Conservative North Carolina laws spur NAACP call for boycott
Published 3:45 pm Saturday, February 25, 2017
RALEIGH — An economic boycott by the NAACP is the latest fallout over North Carolina’s so-called bathroom bill and other conservative policies.
The civil rights organization urged religious conferences, athletic events and musicians Friday to take their business elsewhere. They cited a state law that limits protections for LGBT people as well as ongoing legal fights over voting rights. The group stopped short of telling its members to cease all travel and spending in North Carolina — a component of previous boycotts — but said it might add other economic measures later.
The NAACP’s national president Cornell Brooks also warned that the group would consider similar actions in any other state that seeks to limit voting access or pass discriminatory laws, calling the use of boycotting “a serious matter.”
“The NAACP does not take this matter cavalierly,” he said.
His comments came two days after Republican President Donald Trump’s administration rescinded federal guidance that public schools nationwide should allow transgender students to use restrooms matching their gender identity.
North Carolina has been at the center of the transgender rights debate because of the state law that says transgender people must use restrooms corresponding to the sex on their birth certificate in many public buildings.
“Right now in the state of North Carolina we have children — Dear God, children! — who are being imperiled, who face the prospect of being bullied as a consequence of politicians using them as political pawns while we talk about bathrooms,” Brooks said.
The Rev. William Barber, who leads the state’s NAACP chapter, proposed the boycott late last year after a deal fell apart to repeal the law, often referred to as House Bill 2, which also excludes gender identity and sexual orientation from statewide antidiscrimination protections.
But Barber stressed that the boycott would also pressure the Republican-controlled legislature over efforts to limit the new Democratic governor’s power as well as legal battles over voting rights and how electoral districts are drawn.

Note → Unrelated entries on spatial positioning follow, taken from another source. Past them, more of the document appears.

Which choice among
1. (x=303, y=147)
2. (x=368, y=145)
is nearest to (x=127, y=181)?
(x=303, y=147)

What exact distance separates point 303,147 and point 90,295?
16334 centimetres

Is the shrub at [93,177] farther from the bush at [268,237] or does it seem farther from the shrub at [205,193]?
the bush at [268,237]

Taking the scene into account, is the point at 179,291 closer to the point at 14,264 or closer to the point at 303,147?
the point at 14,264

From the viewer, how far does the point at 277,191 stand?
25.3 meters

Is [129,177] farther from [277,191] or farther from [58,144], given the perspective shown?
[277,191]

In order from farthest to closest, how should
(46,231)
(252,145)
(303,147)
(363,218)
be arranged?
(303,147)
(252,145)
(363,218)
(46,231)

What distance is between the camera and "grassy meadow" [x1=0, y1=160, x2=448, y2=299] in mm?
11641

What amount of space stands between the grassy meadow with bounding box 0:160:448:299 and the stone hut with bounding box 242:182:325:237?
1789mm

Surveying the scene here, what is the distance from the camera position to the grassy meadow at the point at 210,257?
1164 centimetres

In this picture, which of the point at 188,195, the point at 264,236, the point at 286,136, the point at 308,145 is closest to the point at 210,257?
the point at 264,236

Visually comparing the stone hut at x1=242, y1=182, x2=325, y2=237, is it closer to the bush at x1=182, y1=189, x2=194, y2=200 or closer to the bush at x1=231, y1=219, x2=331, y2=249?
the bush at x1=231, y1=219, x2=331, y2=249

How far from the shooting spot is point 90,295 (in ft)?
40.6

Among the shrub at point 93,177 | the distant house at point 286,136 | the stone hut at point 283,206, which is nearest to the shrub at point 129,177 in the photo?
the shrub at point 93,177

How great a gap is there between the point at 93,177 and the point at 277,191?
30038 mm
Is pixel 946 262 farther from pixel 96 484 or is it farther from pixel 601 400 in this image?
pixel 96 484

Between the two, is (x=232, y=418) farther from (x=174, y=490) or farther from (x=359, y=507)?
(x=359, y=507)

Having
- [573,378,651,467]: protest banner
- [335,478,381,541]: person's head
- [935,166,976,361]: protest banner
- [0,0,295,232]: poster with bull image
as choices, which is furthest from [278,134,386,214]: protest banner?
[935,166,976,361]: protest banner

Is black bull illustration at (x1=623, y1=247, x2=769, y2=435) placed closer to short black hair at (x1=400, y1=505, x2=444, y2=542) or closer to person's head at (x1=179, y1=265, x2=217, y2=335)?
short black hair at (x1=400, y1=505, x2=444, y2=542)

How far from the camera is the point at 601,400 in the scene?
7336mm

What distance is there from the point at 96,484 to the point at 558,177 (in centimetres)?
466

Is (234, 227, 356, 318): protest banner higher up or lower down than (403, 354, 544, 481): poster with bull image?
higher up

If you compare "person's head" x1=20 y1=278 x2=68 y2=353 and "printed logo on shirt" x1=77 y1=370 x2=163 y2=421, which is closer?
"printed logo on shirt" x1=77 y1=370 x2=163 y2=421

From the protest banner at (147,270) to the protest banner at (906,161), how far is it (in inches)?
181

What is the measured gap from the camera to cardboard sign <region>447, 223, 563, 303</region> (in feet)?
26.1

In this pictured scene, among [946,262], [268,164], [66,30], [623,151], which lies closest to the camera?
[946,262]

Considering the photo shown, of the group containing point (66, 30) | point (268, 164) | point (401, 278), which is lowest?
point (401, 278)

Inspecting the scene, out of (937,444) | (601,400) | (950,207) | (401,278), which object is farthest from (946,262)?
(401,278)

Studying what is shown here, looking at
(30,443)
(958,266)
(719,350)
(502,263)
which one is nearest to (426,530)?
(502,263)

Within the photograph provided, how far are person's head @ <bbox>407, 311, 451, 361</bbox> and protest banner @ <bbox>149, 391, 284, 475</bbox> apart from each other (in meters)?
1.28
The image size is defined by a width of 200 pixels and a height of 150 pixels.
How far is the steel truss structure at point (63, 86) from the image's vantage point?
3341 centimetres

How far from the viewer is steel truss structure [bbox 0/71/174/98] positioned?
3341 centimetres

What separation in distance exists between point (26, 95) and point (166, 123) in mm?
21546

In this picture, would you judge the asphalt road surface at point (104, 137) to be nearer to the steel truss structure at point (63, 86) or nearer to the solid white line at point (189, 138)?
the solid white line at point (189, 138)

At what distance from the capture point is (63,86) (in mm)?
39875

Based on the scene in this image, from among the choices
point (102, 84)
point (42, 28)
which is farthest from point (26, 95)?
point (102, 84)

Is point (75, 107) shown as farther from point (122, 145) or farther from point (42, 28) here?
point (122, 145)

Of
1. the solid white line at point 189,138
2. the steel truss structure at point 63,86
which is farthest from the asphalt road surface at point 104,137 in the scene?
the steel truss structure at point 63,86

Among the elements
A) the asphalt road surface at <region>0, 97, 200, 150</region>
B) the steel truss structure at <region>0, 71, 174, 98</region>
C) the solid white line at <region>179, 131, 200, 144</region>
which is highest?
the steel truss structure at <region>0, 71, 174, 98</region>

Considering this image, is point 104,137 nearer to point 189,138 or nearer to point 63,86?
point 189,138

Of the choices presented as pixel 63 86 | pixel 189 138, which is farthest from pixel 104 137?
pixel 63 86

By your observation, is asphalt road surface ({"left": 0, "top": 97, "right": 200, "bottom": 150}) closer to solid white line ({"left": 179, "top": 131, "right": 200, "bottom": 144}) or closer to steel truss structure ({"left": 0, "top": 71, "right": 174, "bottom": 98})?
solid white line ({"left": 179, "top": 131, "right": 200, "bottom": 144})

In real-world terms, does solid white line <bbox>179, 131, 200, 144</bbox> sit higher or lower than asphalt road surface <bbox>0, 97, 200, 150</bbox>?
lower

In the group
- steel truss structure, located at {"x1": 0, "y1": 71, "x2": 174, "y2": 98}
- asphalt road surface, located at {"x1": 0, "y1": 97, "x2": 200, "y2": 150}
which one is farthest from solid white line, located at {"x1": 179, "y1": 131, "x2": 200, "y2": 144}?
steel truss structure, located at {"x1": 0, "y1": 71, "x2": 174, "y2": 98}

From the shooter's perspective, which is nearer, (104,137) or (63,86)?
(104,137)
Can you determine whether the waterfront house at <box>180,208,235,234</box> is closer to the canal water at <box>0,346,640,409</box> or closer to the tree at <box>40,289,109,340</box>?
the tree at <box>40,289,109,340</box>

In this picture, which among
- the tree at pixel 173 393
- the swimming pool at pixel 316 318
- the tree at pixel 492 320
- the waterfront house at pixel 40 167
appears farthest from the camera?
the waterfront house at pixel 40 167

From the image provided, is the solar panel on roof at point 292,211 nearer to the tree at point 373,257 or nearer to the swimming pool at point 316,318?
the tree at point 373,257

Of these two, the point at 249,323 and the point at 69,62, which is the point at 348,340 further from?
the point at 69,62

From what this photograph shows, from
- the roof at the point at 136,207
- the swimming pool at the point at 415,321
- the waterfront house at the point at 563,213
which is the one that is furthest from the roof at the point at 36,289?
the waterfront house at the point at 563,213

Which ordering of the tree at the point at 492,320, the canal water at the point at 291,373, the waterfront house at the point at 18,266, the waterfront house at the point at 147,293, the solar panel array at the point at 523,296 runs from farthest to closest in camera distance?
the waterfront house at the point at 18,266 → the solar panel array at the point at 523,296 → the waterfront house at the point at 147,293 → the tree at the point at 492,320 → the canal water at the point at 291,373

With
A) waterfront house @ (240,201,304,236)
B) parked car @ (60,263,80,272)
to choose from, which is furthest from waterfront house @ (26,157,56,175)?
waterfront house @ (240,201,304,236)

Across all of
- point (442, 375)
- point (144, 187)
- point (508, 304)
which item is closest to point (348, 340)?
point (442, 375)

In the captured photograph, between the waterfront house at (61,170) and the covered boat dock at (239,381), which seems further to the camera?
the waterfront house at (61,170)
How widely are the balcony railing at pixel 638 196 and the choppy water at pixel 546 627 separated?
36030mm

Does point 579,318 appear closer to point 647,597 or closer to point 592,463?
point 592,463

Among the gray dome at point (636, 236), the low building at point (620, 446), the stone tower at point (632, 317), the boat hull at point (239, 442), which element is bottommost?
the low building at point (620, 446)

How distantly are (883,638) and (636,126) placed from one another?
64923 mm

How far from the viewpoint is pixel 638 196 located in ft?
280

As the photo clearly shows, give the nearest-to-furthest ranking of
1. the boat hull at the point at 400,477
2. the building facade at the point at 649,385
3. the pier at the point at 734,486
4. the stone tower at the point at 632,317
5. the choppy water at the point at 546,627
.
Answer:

“What has happened in North Carolina makes this state a battleground … for the soul of America,” said Barber, who has drawn thousands to rallies protesting conservative policies in recent years.
The NAACP was part of a coalition that successfully sued to overturn much of a 2013 North Carolina elections law that required photo ID from voters who cast ballots in person. A federal appeals court said that provision and others disproportionately targeted black voters. Republicans have appealed to the U.S. Supreme Court.
Republican Senate leader Phil Berger called on Democratic Gov. Roy Cooper to “condemn William Barber’s attempt to inflict economic harm on our citizens, and work toward a reasonable compromise that keeps men out of women’s bathrooms.”
Asked about the boycott, Cooper’s spokesman Ford Porter said in an email: “While Governor Cooper continues to urge business to come to North Carolina in spite of HB2, Republican legislative leaders need to stop holding our economy hostage to this disastrous law.”
The NAACP’s boycott resolution says the group won’t hold future national meetings in North Carolina and urged other large groups to take their business elsewhere, too. The resolution says the organization could take other steps, such as urging the divestiture of North Carolina-related investments.
Brooks declined to offer further specifics or a timetable for deciding whether to escalate the effort, but suggested the group’s previous boycotts could serve as a model.
The NAACP boycotted South Carolina for 15 years over flying the Confederate battle flag on Statehouse grounds. When that boycott was approved, the group urged all of its members nationwide to avoid visiting or spending money in the state. The flag was removed in 2015.
Already, House Bill 2 has caused numerous conventions, concerts and sporting events to pull out of North Carolina, depriving it of hundreds of millions of dollars in economic impact. The state also lost several large-scale business projects with hundreds of jobs because of the law.